During the 1984 election, she spearheaded the opposition research efforts of the Hance campaign. She was then hired as research director for the Democratic Congressional Campaign Committee, where she worked closely with the organization's chairman, Congressman Tony Coelho of California and contributed to the Democratic gains in the 1986 midterm elections. When Coelho became House Majority Whip in 1987, Dornatt joined his leadership office. As a floor assistant in the Whip's Office, she worked on the vote-counting operation on the House Floor.

Mr. Coelho had epilepsy and was a champion for issues related to disability and one of the original authors of the Americans with Disabilities Act (the ADA). As the lead staffer on the ADA, Dornatt juggled many issues to balance the interests of the business community, the disability rights activists and the Members who had jurisdiction over different parts of the bill. Working with disability rights groups, Dornatt worked to draft and negotiate the language of the ADA, met with the various chairmen of the committees that needed to vote on the bill for it to move forward.

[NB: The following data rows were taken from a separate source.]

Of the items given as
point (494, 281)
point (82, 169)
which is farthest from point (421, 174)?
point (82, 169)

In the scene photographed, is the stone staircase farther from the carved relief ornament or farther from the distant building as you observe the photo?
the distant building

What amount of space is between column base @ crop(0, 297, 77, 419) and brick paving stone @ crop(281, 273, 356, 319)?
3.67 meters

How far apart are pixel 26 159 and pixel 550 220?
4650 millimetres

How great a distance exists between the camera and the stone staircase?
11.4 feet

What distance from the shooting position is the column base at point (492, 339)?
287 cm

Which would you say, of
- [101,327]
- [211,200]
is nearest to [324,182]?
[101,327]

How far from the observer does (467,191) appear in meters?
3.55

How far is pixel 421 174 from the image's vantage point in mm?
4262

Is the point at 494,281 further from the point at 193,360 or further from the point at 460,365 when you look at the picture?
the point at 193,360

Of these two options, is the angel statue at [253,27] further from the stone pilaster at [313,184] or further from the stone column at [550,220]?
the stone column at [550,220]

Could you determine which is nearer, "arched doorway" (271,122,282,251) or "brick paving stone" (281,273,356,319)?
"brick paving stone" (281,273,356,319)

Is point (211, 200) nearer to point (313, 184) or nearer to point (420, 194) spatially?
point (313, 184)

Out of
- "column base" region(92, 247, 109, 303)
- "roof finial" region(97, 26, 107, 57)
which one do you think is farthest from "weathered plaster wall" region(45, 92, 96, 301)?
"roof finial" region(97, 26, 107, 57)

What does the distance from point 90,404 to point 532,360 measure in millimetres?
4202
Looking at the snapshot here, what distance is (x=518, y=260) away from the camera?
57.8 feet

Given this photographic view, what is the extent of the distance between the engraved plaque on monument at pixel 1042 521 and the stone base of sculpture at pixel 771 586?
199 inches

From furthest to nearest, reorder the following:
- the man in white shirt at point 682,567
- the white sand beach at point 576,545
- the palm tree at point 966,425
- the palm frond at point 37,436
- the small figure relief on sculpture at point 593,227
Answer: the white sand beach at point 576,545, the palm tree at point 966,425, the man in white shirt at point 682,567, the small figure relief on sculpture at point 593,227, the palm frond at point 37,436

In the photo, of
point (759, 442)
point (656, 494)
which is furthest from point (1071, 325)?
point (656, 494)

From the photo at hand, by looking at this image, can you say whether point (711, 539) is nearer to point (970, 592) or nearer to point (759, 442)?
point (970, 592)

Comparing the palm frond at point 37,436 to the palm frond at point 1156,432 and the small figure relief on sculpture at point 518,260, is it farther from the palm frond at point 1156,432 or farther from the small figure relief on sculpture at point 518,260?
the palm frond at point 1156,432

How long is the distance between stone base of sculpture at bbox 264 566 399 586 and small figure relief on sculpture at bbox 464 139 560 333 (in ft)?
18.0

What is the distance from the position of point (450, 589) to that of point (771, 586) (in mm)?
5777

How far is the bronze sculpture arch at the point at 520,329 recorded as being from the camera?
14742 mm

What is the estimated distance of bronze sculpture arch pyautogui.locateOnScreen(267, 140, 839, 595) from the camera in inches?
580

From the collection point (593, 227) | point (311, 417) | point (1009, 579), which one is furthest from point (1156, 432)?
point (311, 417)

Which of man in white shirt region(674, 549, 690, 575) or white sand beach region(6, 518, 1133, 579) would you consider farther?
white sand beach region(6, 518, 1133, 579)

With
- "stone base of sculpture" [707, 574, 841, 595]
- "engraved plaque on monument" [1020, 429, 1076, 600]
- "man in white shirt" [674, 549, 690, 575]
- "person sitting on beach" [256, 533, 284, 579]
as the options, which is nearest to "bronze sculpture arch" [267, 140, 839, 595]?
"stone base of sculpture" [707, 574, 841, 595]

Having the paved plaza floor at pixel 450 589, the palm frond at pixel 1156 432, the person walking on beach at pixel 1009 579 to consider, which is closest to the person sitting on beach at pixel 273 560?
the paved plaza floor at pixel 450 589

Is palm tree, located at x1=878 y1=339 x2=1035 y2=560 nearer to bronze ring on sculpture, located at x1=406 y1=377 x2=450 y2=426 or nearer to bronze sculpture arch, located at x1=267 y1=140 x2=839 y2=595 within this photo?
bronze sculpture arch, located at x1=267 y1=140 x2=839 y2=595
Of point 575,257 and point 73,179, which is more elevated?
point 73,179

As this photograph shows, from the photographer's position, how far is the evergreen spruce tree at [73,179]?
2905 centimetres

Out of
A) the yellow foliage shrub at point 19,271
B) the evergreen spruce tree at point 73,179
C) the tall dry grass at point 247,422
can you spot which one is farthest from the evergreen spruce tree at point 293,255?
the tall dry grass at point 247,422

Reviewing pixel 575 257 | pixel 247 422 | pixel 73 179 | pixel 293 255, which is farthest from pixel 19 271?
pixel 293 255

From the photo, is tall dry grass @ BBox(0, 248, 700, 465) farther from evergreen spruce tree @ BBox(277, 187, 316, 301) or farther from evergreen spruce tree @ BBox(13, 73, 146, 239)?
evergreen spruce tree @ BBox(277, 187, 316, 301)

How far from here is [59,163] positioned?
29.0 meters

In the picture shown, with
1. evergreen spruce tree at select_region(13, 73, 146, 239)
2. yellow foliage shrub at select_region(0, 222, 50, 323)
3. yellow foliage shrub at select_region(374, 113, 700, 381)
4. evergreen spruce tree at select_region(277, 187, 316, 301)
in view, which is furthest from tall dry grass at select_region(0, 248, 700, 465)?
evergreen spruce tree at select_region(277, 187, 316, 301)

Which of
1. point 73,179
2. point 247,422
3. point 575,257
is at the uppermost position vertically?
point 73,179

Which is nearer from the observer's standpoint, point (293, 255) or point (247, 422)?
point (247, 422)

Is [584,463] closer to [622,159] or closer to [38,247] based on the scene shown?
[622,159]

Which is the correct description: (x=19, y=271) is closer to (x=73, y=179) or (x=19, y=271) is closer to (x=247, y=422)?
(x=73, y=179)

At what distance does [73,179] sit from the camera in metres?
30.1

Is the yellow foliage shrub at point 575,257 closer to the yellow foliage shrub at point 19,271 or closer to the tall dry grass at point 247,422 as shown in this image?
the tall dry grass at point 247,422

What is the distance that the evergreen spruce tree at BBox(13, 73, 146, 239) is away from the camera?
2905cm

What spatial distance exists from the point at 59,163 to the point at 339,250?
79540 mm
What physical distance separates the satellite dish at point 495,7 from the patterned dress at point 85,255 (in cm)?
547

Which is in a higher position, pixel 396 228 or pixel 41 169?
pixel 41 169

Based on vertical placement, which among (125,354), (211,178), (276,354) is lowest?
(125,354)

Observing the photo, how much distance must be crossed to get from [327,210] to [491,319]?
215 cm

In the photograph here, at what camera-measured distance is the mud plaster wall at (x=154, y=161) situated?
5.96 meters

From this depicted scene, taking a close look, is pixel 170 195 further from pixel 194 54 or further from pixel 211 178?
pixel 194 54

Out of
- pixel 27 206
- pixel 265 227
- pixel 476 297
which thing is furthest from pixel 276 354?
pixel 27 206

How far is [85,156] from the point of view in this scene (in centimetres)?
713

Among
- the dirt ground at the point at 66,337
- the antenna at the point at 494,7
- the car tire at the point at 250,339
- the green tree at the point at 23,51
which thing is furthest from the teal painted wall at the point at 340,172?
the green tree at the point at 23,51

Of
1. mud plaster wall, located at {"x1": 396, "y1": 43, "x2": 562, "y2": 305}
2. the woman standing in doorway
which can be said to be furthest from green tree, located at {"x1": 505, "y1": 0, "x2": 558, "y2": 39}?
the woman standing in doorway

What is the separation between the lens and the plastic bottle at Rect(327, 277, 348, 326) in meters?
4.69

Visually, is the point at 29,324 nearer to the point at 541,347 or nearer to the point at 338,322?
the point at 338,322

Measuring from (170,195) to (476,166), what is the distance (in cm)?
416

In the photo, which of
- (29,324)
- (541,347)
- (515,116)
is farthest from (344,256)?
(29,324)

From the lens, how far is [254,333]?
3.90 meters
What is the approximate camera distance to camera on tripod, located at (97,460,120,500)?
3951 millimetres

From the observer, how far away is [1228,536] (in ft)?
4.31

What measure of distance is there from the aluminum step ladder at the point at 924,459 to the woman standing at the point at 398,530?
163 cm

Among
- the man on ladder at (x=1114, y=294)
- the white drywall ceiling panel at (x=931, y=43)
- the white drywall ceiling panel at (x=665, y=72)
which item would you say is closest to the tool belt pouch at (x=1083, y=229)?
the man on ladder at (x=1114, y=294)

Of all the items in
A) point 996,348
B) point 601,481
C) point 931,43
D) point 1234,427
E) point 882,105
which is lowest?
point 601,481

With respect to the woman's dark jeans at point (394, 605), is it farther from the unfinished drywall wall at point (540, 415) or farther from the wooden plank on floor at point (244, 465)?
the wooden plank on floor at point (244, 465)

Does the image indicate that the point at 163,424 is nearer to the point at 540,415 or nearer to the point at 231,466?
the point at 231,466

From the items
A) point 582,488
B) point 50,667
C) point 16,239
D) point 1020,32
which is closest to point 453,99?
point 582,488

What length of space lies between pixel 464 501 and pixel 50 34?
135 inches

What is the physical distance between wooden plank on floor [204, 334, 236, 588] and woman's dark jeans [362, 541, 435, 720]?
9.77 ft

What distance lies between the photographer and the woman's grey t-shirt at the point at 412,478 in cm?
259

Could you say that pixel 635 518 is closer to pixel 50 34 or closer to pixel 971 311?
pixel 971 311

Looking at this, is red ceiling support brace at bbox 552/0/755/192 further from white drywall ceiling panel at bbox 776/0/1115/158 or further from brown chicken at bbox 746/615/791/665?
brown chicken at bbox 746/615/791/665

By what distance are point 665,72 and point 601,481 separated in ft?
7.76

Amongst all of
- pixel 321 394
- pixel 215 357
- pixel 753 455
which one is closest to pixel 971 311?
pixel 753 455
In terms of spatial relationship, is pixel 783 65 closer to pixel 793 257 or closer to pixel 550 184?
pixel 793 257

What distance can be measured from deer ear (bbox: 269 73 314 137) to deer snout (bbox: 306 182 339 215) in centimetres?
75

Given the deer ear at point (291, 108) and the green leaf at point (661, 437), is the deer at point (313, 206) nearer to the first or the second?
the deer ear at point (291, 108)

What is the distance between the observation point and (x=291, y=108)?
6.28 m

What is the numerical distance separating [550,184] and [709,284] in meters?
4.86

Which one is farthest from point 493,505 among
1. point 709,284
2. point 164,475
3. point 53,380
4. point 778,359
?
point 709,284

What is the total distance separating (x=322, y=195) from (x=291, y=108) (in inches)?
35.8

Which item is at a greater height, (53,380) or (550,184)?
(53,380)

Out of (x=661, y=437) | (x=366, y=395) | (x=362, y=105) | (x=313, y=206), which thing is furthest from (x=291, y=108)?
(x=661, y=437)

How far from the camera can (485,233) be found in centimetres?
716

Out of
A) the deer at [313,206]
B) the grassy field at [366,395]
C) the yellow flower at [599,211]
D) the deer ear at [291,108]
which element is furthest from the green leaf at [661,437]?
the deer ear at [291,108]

After a brief interlude as legislative director for Senator Timothy Wirth of Colorado, Dornatt returned to the House as chief of staff for Representative Tom Sawyer of Ohio in 1991. After two years, California Representative Sam Farr hired her as chief of staff. For the next 24 years, Dornatt orchestrated reelection campaigns, managed staff operations, and played an integral role in enacting the Congressman's legislative agenda. She maintained a legislative portfolio in addition to her management responsibilities, working on issues such as trade agreements, BRAC (Base Realignment and Closure) policy, and Congressman Farr's successful campaign to establish Pinnacles National Park in his district.

Throughout her career, Dornatt prioritized expanding the boundaries of acceptance for women staff members on the Hill. She pushed for equal treatment on the job, and created an informal support network for women chiefs of staff in the House Democratic Caucus called the "Sister Chiefs." Reflecting on the resistance she encountered in her struggle for gender equity in the workplace, she concluded that it "was an attitude that needed to be changed. I was constantly poking them to change it."